Hz. İsa’nın Doğumu
Allah, Kuran’da Hz. İsa’nın doğumundan ölümüne
kadar her konuda, diğer insanlardan büyük farklılıklar gösterdiğine
dikkat çekmiştir. Herşeyden önce Hz. İsa, bilinen sebeplerin dışında bir
yaratılışla doğmuş ve babasız olarak dünyaya gelmiştir. Allah, o
doğmadan önce, birçok özelliğini ve onu insanlar için bir Mesih olarak
gönderdiğini melekleri aracılığıyla annesi Hz. Meryem’e bildirmiştir.
Hz. İsa’nın bu seçkin özelliklerinden biri, “Allah’ın kelimesi” olarak
sıfatlandırılmış olmasıdır:
… Meryem oğlu Mesih İsa, ancak Allah’ın elçisi ve
kelimesidir. Onu (‘ol’ kelimesini) Meryem’e yöneltmiştir ve O’ndan bir
ruhtur… (Nisa Suresi, 171)
Hani Melekler, dediler ki: “Meryem, doğrusu Allah
Kendi’nden bir kelimeyi sana müjdelemektedir. Onun adı Meryem oğlu İsa
Mesih’tir. O, dünyada ve ahirette ‘seçkin, onurlu, saygındır’ ve
(Allah’a) yakın kılınanlardandır… (Al-i İmran Suresi, 45)
Kuran’da “Allah’ın kelimesi” ifadesi yalnızca Hz. İsa
için kullanılmıştır. Allah, Hz. İsa henüz dünyaya gelmeden onun ismini
bildirmiştir. Allah Kendi’nden bir kelime olarak Hz. İsa’ya “İsa Mesih”
ismini vermiştir. Bu, Hz. İsa’nın diğer insanlardan daha farklı bir
yaratılışla yaratıldığının ifadelerinden biridir.
Allah, hamileliği ve Hz. İsa’nın doğumu aşamasında
Hz. Meryem’i her açıdan en güzel şekilde desteklemiş, ona yol
göstermiştir. Allah kavminden uzakta, tek başına gerçekleşen bu hayati
olayda, hiçbir tecrübesi olmayan ve bir yardımcısı da bulunmayan Hz.
Meryem için ortamı uygun kılmış ve doğum sorunsuz bir şekilde
gerçekleşmiştir. Hz. Meryem Allah’ın yardımıyla bu zor işi tek başına
gerçekleştirebilmiştir. Allah Hz. Meryem’e olan bu nimetini Kuran’da
şöyle bildirmektedir:
Derken doğum sancısı onu bir hurma dalına sürükledi.

İş Talimatı: Alıntılanan metinde "Hani Melekler, dediler" ifadesinin geçtiği yerden başlayın, "da bulunmayan Hz." ifadesinden sonra durun ve aradaki bölümü harfi harfine çıkarın. Ardından gelen verilerin bu işle hiçbir ilgisi yoktur.

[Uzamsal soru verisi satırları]
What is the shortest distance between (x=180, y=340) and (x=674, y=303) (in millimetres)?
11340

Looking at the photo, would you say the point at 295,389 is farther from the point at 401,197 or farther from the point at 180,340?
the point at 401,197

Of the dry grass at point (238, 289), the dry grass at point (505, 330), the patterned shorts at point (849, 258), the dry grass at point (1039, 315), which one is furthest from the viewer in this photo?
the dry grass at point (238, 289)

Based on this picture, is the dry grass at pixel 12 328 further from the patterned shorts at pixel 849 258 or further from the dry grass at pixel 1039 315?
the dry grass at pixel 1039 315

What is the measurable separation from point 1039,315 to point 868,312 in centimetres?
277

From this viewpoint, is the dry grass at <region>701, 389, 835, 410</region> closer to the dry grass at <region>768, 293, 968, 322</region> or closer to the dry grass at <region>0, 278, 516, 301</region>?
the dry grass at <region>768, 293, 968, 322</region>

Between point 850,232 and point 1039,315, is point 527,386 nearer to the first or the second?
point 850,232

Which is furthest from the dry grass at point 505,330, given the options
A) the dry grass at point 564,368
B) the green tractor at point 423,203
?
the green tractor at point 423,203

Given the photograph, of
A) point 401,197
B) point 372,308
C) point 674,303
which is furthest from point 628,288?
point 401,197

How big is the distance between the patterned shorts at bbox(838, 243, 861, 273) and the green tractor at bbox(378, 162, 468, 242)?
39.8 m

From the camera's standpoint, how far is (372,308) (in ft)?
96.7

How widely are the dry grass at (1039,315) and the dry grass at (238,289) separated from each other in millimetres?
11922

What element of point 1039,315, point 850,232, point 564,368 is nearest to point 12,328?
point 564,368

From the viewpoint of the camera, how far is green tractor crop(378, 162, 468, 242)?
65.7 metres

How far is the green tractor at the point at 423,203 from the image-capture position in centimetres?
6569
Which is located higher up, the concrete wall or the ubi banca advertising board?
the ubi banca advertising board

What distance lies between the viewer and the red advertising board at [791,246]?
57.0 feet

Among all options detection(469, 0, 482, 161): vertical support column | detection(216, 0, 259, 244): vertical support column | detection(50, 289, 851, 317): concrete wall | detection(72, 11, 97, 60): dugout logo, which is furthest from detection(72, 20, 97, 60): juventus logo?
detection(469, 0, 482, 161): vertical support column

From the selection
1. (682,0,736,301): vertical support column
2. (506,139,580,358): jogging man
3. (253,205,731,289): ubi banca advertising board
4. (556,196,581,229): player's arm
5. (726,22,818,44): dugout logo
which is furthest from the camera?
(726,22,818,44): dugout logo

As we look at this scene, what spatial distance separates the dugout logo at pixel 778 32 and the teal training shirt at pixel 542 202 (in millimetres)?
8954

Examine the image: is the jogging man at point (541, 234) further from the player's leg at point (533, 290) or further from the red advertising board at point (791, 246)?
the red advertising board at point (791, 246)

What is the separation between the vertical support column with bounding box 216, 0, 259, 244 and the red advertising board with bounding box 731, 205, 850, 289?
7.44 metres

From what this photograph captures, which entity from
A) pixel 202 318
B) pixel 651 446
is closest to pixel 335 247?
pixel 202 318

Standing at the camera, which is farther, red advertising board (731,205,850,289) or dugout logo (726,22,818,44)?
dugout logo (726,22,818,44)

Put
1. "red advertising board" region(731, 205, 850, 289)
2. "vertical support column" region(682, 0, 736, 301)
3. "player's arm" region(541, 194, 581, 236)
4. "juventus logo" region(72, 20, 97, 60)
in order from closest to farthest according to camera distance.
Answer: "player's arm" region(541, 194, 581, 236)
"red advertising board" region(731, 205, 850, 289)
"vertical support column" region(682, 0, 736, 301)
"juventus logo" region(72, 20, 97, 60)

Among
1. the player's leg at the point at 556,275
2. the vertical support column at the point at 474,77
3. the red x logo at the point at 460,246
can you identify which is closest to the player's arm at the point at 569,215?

Doğru Yanıt:
Hani Melekler, dediler ki: “Meryem, doğrusu Allah
Kendi’nden bir kelimeyi sana müjdelemektedir. Onun adı Meryem oğlu İsa
Mesih’tir. O, dünyada ve ahirette ‘seçkin, onurlu, saygındır’ ve
(Allah’a) yakın kılınanlardandır… (Al-i İmran Suresi, 45)
Kuran’da “Allah’ın kelimesi” ifadesi yalnızca Hz. İsa
için kullanılmıştır. Allah, Hz. İsa henüz dünyaya gelmeden onun ismini
bildirmiştir. Allah Kendi’nden bir kelime olarak Hz. İsa’ya “İsa Mesih”
ismini vermiştir. Bu, Hz. İsa’nın diğer insanlardan daha farklı bir
yaratılışla yaratıldığının ifadelerinden biridir.
Allah, hamileliği ve Hz. İsa’nın doğumu aşamasında
Hz. Meryem’i her açıdan en güzel şekilde desteklemiş, ona yol
göstermiştir. Allah kavminden uzakta, tek başına gerçekleşen bu hayati
olayda, hiçbir tecrübesi olmayan ve bir yardımcısı da bulunmayan Hz.